Motorola Prepares for Wireless, Global Phone System

OVERCOMING widespread skepticism, Motorola Inc. has raised enough equity for a bold plan to encircle the earth with satellites, which will enable customers to talk using compact telephones from anywhere on the globe.

Iridium Inc., a company launched in 1990 by the Schaumburg, Ill.-based Motorola, has mustered start-up capital totaling $1.57 billion by rallying an eclectic consortium of around 15 or so worldwide companies. The successful equity financing puts Iridium far ahead of rival consortia and enables it now to seek debt financing to round out the $3.37 billion needed for the project.

The effect of wireless, global phone systems will be far-reaching. The pocket-sized mobile phones will facilitate business and promote third-world development. They could also give political dissidents the ability to bypass controls on traditional land-line and cellular phones and other forms of communication imposed by autocratic regimes, telecommunications experts say.

By 1997, Iridium says it plans to launch into low orbit the first of 66 satellites. It says it will begin service in 1998.

The signals from portable Iridium phones will bounce off the company's chain of satellites to other Iridium telephones or to Iridium ground stations. From the ground stations, signals will be shunted to land-lines or cellular phones. The Iridium system will handle all types of phone transmission: voice, facsimile, data, and paging.

Obstacles in the way

Although equity has come more easily than expected, Iridium must still overcome big obstacles. It faces strict regulatory requirements in dozens of countries and logistical challenges in running a galaxy of 66 satellites, the experts say.

``To get licensed to operate in each and every country will be a monumental task,'' says Carol Ferrari Gerbetz, a senior analyst and telecommunications industry specialist at the Yankee Group in Boston.

Iridium consortium members are responsible for securing regulatory approval in their home countries. But these members would not have made multimillion-dollar investments in Iridium had they thought an official go-ahead was unlikely, says John Windolph, an Iridium spokesman.

Even if the company successfully lays the bureaucratic and financial groundwork, it still must complete the arduous task of stringing its fleet of satellites in precise position 420 nautical miles above the earth. ``Launching the initial constellation of satellites and maintaining it over time is very expensive and risky,'' Ms. Gerbetz says.

Assembling expertise

The company has rallied a broad mix of know-how for its launches.

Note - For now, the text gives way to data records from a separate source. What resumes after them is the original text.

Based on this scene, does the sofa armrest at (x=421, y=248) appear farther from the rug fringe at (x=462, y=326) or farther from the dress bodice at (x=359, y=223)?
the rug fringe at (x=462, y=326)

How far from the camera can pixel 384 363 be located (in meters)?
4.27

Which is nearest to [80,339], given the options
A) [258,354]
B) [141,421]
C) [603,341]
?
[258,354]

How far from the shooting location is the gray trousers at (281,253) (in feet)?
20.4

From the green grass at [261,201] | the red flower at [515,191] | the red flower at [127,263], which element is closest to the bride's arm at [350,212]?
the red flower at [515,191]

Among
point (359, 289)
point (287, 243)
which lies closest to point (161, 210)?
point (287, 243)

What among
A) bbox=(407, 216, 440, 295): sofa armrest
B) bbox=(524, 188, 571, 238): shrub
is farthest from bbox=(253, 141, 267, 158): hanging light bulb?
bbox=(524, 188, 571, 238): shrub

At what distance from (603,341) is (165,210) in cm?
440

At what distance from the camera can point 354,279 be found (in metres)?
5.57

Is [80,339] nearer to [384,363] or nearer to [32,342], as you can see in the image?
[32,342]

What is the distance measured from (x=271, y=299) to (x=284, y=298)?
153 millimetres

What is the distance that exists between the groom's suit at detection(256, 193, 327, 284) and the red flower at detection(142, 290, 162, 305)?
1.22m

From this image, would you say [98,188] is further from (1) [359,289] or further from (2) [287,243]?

The satellites will ride aboard the Delta 2 rockets of McDonnell Douglas Corporation, the Proton rockets of Russia's Khrunichev Enterprises, and the Long March II rockets of the China Great Wall Industry Corporation.

The Iridium consortium also includes telecommunications and industrial firms from Japan, Thailand, Taiwan, South Korea, Saudi Arabia, Italy, Russia, Germany, Canada, Venezuela, and Brazil. In addition to Motorola, consortium members in the United States include Lockheed Corporation, Raytheon Company, and Sprint Corporation.

By gathering enough capital to get started, the diverse consortium has pulled clearly ahead of its competitors, all of whom are promoting more modest systems. Its nearest rival is Globalstar, a joint venture between US telecommunication companies Qualcomm Inc. and Loral Corporation. Inmarsat, an international consortium originally set up to offer emergency communications to ships, said last month it will try to raise $1 billion for a similar global satellite telephone system.

Iridium seeks to dominate a small but lucrative slice of the burgeoning market for wireless phone transmission. By 2000, the worldwide market is expected to balloon to $60 billion with 150 million customers, according to the US International Trade Commission. Of that, Iridium aims to serve 1 million voice telephone users and 600,000 global pager customers, Mr. Windolph says.

The vast majority of its customers will be international business travelers who would gladly pay an average charge of $3 per minute for the convenience of placing and receiving phone calls anywhere, he says.

But not all Iridium users will wear pinstripes. The satellite phone system also could benefit people in developing nations, Windolph says. Iridium has urged several developing countries to consider installing the company's telephones in solar-powered kiosks in villages neglected by the national, ground-based telephone system, Windolph says.

By relying on satellite phones, the countries could avoid paying the high cost of stringing fiber optic or copper wire telephone lines. Iridium, in turn, would allow the governments of these countries to bill domestic customers and guarantee them a fair share of the revenue, Windolph says.